After spending a full month in another country with our children (being together 24/7), my husband and I recently set a goal to schedule more “just the two of us” dates. It’s hard, though. There are always 500 excellent excuses for not paying a sitter $20 an hour just to make sure my kids – who are now old enough to make their own meals and clean themselves – don’t burn the house down.
Still, my husband appreciates goal achievement. He booked the sitter, made the plan, and this past Saturday we enjoyed a 60-minute hot yoga class, followed by fresh oysters on the sundeck of a local ritzy seafood joint. (Well… as ritzy as Missoula gets).
In true form, we managed to remember and use our server’s name several times throughout the meal – something I love to do but still feels creepy sometimes, like I’m an old person doing an very old-fashioned thing that will surely die out within the decade. (At least, this the message I seem to get from the faces of young people at the grocery store).
Then, as I awaited my margarita and a second course of buffalo wings, four gentlemen arrived to occupy the table beside us. At this point, it was late in the afternoon, and only four of the ten outdoor tables were taken – all of us noticeably jarred by this table of blokes.

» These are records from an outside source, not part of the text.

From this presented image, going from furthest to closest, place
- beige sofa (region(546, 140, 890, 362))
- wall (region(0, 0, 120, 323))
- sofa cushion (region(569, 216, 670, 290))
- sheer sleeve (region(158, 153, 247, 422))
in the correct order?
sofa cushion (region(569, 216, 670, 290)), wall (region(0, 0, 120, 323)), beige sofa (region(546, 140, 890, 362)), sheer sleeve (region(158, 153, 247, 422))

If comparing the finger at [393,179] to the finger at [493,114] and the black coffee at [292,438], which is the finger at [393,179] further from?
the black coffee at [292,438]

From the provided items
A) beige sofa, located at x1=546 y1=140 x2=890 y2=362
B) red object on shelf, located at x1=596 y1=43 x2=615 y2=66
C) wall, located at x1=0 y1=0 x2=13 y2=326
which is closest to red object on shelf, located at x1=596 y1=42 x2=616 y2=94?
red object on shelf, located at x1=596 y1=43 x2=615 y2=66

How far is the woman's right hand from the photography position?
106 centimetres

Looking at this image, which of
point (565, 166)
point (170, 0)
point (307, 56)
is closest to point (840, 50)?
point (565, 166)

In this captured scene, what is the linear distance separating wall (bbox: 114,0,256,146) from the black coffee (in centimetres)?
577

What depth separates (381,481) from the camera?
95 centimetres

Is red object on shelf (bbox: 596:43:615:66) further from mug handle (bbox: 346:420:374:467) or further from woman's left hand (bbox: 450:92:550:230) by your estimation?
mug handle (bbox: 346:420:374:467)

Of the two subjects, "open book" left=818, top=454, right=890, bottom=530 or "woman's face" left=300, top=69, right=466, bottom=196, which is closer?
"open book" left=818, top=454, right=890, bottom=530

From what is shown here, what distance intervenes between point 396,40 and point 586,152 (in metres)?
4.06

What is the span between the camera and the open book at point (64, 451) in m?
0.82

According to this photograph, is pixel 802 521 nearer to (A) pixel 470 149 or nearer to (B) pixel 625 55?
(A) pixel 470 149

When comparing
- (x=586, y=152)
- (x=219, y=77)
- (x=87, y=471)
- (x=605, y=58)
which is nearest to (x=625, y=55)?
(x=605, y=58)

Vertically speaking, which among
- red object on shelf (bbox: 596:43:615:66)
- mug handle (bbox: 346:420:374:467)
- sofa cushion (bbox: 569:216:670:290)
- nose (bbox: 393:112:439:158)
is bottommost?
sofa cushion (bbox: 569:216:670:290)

They were golfers, it was obvious. Not just because of their polo shirts and smartly creased slacks – they were practically shouting about stats and techniques to one another, despite the mere foot or two of space between chairs. As they enjoyed their beer, they moved on to more pressing topics. Two of them hotly debated how many military jets are currently in use, followed by modern drone regulations. Another of them announced what a “stupid thing” his wife said the other day. All of this spoken at several decibels above an appropriate restaurant volume, even for an outdoor deck.
If you’d wanted to avoid hearing the men’s conversation, you couldn’t. The entire energy of the patio shifted when they arrived. Folks at other tables had to speak louder to their companions. Many chose to simply get out their smartphones rather than keep trying. The whole scene was truly intriguing. Did the men themselves notice the amount of social space they were taking up? Did they care? Being Americans, we live in a country that believes in an individual’s right to be as “big” as they please (at least, in theory). But this particular public act of big-ness seemed almost attention-seeking. It’s “the loudest person at the party” syndrome, where a person just seems to want everyone knows how cool they are, how much awesome stuff they have, etc.
We all do it. Whether it’s on social media, in person, in chat rooms, in the office, or elsewhere, we all make ourselves big sometimes, because we want to believe we ARE big (or want others to see us that way). We want to seem important. Worthy of attention. Lovable. Admirable. Respected. Maybe we’re not being audibly loud at every social gathering, but we’re desperately trying to broadcast our worth by what we wear, which causes we push, which fights we pick, all the pretty things we share on the Gram. Businesses do it, too. I get dozens of emails (and texts!) daily from brands trying to become big and important to consumers through lazily crafted aggro-marketing.
We all want, if not to be noticed, at least to feel like there’s space for us here – in our family, our community, our society, in the marketplace. These days, it’s easy to feel like we’re entirely invisible, anonymous, and forgotten when we aren’t working to make ourselves BIG. We forget that basic human nature evolved over centuries to prefer tribal, trust-based connections over loud, attention-seeking behaviors (in fact, those characteristics would get you gnawed by a predator pretty quickly – something I like to remind my daughter when she tantrums).
What we need to ask ourselves is this: Does that sort of big-ness garner the kind of attention we really want? Do we want to be momentarily noticed or do we want real, lasting connection? Does it work to make ourselves big, shiny, and loud among a sea of others doing the exact same? Could it be that these days, making ourselves big/shiny/loud among a sea of others doing the same only gets us more lost amid the shuffle… when what truly stands out in this quick-grab culture is the deeply rooted honesty, authenticity, and compassion that may not get us MORE attention (at least, not all at once) but the RIGHT kind of attention.
When you get BIG, honesty and authenticity seem to find themselves crowded out. Yet, they’re the exact tools we need to find what we’re really seeking: connection with people who get us and want to know us for the long-haul – flaws and all.